13 These points are discussed in some detail in Ghose (2010).
14 Collier recognises the problem but feels it can be overcome through external interventions (see Collier 2007, ch 7). He argues that the rich donor countries can help overcome the problem arising from the non-existence of developmental state in the “bottom billion” countries (i) by giving aid in the form of technical assistance for a certain period, and (ii) by insisting on a strict “governance conditionality” whenever aid is given in the form of finance. All this assumes, however, that the donors have no interest other than the development of the aid-recipient countries and that the former also know how development can be achieved in any particular country. Validity of these assumptions is certainly not self-evident.

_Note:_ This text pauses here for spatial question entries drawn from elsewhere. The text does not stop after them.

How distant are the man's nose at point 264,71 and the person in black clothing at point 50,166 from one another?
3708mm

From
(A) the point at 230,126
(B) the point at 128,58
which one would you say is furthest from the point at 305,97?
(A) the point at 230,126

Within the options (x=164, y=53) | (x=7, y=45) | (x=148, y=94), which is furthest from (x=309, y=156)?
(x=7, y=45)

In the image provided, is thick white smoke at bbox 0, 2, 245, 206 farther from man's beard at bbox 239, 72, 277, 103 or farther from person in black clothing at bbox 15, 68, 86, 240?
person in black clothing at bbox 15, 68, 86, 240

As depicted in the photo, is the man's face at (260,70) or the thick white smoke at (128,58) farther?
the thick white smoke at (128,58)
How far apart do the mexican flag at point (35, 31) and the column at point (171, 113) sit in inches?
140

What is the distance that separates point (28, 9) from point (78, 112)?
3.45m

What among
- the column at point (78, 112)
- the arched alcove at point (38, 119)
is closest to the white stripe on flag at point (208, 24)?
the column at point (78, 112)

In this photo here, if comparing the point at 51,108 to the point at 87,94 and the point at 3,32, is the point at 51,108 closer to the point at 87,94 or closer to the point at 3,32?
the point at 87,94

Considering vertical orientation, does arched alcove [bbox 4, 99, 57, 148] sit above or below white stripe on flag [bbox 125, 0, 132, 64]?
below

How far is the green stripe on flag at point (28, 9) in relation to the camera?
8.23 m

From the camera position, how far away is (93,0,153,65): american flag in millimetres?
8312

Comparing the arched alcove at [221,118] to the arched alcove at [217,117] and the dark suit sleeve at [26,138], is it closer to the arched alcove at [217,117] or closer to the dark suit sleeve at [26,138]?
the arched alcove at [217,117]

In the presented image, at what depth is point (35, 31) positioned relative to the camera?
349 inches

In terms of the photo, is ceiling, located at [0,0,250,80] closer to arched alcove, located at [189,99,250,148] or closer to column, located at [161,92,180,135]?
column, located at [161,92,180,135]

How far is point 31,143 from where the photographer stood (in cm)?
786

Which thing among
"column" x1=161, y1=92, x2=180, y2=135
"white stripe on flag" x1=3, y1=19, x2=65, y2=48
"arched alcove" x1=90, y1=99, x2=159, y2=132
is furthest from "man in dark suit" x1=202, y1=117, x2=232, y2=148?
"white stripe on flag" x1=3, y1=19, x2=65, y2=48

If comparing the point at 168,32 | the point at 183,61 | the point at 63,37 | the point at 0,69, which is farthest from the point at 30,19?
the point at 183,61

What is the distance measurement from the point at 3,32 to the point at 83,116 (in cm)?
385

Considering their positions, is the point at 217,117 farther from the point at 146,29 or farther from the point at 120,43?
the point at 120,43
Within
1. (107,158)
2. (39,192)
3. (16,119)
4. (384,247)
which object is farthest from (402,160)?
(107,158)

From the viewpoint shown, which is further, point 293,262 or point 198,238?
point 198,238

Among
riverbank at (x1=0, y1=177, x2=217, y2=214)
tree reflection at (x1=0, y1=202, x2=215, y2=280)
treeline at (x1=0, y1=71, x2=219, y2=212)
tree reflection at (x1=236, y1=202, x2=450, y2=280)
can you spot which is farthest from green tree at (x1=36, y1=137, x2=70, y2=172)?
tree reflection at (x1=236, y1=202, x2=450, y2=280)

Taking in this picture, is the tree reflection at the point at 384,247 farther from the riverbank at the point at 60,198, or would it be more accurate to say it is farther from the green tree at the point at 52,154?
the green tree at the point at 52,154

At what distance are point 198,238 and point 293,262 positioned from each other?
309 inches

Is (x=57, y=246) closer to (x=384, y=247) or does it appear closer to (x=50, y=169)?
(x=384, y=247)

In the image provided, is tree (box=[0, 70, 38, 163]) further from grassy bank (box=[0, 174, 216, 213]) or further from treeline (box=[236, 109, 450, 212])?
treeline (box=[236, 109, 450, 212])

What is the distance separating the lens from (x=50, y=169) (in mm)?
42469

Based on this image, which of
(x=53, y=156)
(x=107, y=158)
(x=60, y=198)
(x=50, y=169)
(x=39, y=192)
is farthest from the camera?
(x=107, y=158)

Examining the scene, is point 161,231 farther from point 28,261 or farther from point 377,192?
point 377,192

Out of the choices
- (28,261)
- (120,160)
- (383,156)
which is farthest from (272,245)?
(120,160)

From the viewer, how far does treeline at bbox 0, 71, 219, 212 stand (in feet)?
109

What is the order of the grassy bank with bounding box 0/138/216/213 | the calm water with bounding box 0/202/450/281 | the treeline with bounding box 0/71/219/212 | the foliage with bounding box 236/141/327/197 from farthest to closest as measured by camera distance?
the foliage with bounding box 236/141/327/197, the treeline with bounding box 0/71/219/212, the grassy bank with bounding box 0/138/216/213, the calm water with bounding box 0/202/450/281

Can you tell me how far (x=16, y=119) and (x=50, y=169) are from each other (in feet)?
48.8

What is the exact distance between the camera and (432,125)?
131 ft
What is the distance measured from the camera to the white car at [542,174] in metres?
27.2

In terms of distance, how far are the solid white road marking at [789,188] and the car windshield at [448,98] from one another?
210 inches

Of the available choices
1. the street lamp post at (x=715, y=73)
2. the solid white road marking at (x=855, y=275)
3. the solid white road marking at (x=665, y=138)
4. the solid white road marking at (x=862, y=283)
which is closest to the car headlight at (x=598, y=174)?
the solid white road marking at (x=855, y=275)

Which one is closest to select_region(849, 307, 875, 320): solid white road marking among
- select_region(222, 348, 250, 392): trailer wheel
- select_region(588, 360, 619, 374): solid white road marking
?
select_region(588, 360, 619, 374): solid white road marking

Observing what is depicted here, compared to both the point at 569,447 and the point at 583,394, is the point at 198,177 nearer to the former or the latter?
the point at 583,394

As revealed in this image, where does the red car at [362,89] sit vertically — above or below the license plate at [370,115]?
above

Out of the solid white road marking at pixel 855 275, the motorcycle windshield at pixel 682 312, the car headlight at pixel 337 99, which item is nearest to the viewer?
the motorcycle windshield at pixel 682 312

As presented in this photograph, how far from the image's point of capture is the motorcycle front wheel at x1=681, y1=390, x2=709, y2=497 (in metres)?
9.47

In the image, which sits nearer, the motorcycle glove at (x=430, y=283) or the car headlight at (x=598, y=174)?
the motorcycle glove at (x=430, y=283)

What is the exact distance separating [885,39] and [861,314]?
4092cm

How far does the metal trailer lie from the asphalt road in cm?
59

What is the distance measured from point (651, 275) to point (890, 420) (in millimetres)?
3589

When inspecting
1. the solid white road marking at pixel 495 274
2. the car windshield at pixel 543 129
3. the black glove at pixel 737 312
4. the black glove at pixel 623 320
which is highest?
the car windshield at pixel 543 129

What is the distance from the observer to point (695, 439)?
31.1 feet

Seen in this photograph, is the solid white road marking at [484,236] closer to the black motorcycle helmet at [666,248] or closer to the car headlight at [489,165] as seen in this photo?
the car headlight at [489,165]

15 Cf Chenery and Strout (1966).
16 One way of seeing this is to make the extreme assumption that non-availability of specific capital goods means a fixed-coefficient production function in the modern sector. For a given wage rate, the capital intensity associated with the fixed coefficient production function can coincide with the capital intensity that maximises the rate of output growth only by accident.
17 The major problem arises from appreciation of the exchange rate of the recipient country, which undermines exports. Preventing appreciation, on the other hand, calls for measures such as sterilization, which results in non-investment of a part of the domestic saving. Thus, as inflow of foreign capital threatens currency appreciation, and as the recipient developing country quite sensibly attempts to prevent this, foreign capital effectively crowds out domestic capital. See Ghose, Majid and Ernst (2008) for elaboration of the argument and some evidence.
18 The conventional wisdom already stands challenged, however. There is by now a good deal of evidence to show that foreign private capital neither adds to the investment rate nor positively affects economic growth in recipient developing countries. See Prasad, Rajan and Subramanian (2007); Kose et al (2009); and Rodrik and Subramanian (2009).
19 The only situation where foreign capital confined to “special economic zones” could undermine development is where foreign entrepreneurs seek to lure relatively skilled workers away from domestic enterprises by paying higher wages.